Although the awareness of CNO has increased over the past decade, misdiagnosis and delays in treatment still persist. Reliable diagnostic criteria and treatment protocols are lacking, and more multicenter studies on CNO are needed. To improve our understanding of the disease, we sought to evaluate the demographic and clinical characteristics, radiological findings, as well as treatment responses in pediatric patients with CNO at five tertiary centers in South China.

Methods

Patients under 18 years old diagnosed with CNO between 2014 and 2021 were enrolled at five tertiary centers in South China: Children’s Hospital of Nanjing Medical University, Children’s Hospital of Fudan University, Children’s Hospital of Soochow University, Children’s Hospital of Zhejiang University School of Medicine, and Children’s Hospital of Chongqing Medical University. The study was approved by local Ethics Review Board, and granted exemption of informed consent. Clinical characteristics, such as age, sex, family history, age at onset of symptoms, delay in diagnosis, symptoms, comorbidities, and treatments, were recorded. Available laboratory evaluation images, including plain radiographs, computed tomography (CT), Tc99 bone scan, MRI, and histology from bone biopsy were collected. Literature review was conducted on the case series of CNO reported abroad, and clinical comparison was made among our study and foreign CNO cohorts.
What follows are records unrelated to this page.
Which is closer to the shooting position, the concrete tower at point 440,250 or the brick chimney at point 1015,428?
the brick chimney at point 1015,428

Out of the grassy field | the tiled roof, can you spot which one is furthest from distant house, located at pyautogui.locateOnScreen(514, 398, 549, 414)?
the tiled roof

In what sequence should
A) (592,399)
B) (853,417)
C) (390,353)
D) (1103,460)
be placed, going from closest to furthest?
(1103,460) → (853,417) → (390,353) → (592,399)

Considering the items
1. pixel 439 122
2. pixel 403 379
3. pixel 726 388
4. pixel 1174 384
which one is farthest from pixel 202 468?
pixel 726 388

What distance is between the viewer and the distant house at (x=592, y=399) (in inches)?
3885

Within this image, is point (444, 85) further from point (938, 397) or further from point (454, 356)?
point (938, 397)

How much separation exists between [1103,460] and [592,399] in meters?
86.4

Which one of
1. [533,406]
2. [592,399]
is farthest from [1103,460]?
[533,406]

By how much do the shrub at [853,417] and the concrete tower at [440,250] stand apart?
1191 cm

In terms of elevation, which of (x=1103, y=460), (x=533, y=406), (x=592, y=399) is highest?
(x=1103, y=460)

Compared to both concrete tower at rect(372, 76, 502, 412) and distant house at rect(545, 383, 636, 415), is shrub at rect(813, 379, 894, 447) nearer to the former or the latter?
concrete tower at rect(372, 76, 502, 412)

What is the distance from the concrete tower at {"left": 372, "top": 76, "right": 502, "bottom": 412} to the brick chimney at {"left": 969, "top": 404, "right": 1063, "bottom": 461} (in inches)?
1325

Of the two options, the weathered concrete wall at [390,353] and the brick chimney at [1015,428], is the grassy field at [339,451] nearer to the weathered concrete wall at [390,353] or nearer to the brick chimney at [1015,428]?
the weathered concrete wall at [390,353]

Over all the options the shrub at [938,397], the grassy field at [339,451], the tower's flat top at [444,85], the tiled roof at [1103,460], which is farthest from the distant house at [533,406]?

The diagnosis of CNO was defined as the presence of unifocal or multifocal inflammatory bone lesions with radiological and/or histopathological characteristics compatible with this diagnosis [15]. Infectious, oncological, or other inflammatory diseases were excluded. Response to treatment was assessed by improvement in pain and serologic markers of inflammation as well as radiographic proof of bone healing. The pain was evaluated by Visual Analogue Scale/Score. “No response” was defined as persistent pain with elevated inflammatory markers and abnormal signal on MRI.“Complete response/Remission” was defined as an 80% or more remission of clinical symptoms and imaging manifestation as well as normal inflammatory markers. The remission of 20% ~ 80% is “partial response”.

Statistical analyses

All statistical analyses were performed using SPSS 17.0. Continuous variables with normal distribution were presented as mean ± SD or median (IQR or range).

Results

General

Between 2014 and 2021, 18 patients were enrolled. Main demographic and clinical characteristics are described in Table 1. The median age at onset of the disease was 9.2 years (range 3.66–13.08) and 55.6% (n = 10) were female. The median time from onset to diagnosis was 10.9 months with a range of 1–72 months. The median follow-up was 16 months.

Table 1 Characteristics of patients with chronic nonbacterial osteomyelitis

Clinical presentation

Most of the patients had a recurrent multifocal disease pattern, and a median of 5 bone lesions (range 1–7). Bone lesions affecting the appendicular skeleton were seen in 100%, including 38.9% (n = 7) in the upper limbs and 88.9% (n = 16) in lower extremities; while 38.9% (n = 7) had axial skeleton involvement. Most frequently affected bones were femur (77.8%), tibiofibula (88.9%), radius and ulna (33.3%), humerus (22.2%) and calcaneus (22.2%). Two patients had clavicle involvement. In one of these patients, CNO only affected the left clavicle, while in another one also affected mandible, sternum and lower extremity bones. One patient (case 18) had Right 12th rib and cervical spine involvement.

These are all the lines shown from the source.